*Work to be completed:* Leave the pictures out and print every record below exactly as it stands.

Records from a spatial question set:
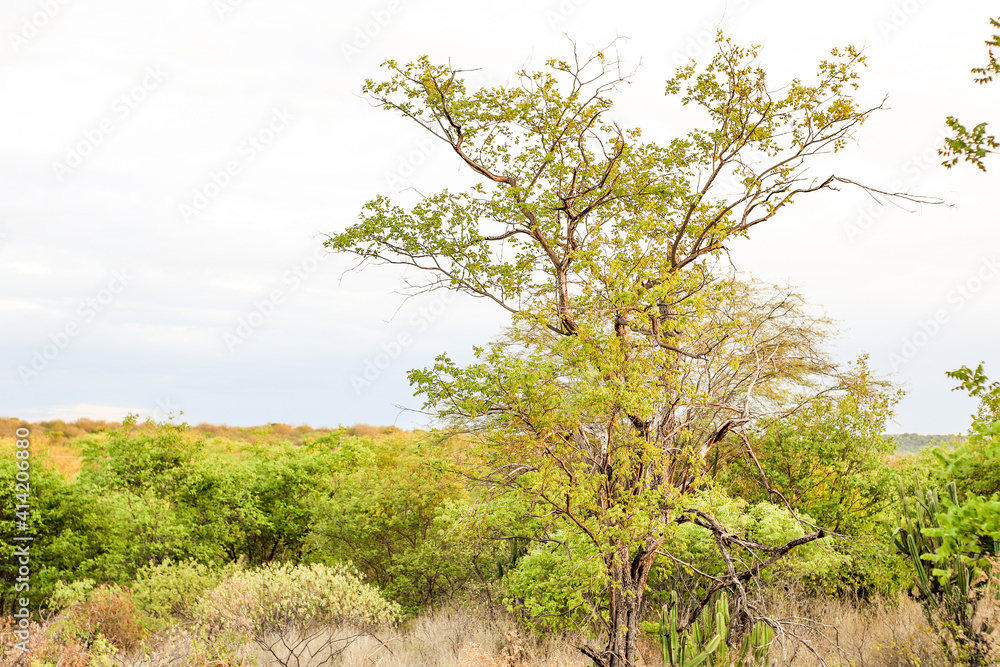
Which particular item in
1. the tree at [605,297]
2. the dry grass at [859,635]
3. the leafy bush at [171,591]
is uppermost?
the tree at [605,297]

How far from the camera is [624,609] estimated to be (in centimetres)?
1069

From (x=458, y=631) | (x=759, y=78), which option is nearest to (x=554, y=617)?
(x=458, y=631)

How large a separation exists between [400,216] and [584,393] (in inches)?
166

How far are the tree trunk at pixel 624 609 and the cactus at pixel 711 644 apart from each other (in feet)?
3.68

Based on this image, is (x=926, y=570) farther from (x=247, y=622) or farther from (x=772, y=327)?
(x=247, y=622)

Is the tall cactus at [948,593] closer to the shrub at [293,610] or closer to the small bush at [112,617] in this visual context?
the shrub at [293,610]

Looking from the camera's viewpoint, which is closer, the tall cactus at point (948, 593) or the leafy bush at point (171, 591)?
the tall cactus at point (948, 593)

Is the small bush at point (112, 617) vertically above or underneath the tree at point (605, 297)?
underneath

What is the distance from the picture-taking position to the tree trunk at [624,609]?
10312mm

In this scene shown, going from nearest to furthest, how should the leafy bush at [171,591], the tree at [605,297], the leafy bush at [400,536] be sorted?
1. the tree at [605,297]
2. the leafy bush at [171,591]
3. the leafy bush at [400,536]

*Answer to the task:*
Which particular item in
1. the tree at [605,297]
2. the dry grass at [859,635]
3. the leafy bush at [171,591]
is uppermost?
the tree at [605,297]

How far from the camera is [624,609] estimated to be (in centimetres)?
1069

From (x=458, y=631) | (x=759, y=78), which option is nearest to (x=554, y=617)?
(x=458, y=631)

How large a separation exists between [400,216] and [584,393] (in inches)?
166

How far are the tree trunk at pixel 624 609 and the cactus at pixel 711 644 apart from each other (in feet)?
3.68

Based on this image, is (x=926, y=570) farther from (x=247, y=622) or farther from (x=772, y=327)?
(x=247, y=622)

Is the tall cactus at [948,593] closer to the shrub at [293,610] or closer to the small bush at [112,617] in this visual context?
the shrub at [293,610]

Looking from the camera's viewpoint, which is closer, the tall cactus at point (948, 593) or the leafy bush at point (171, 591)?
the tall cactus at point (948, 593)

Is the small bush at point (112, 617) vertically above or underneath the tree at point (605, 297)?
underneath

What is the distance from the picture-taking position to the tree trunk at [624,609]?
10312mm

In this scene shown, going from nearest to furthest, how should the leafy bush at [171,591], the tree at [605,297], the leafy bush at [400,536] be sorted?
1. the tree at [605,297]
2. the leafy bush at [171,591]
3. the leafy bush at [400,536]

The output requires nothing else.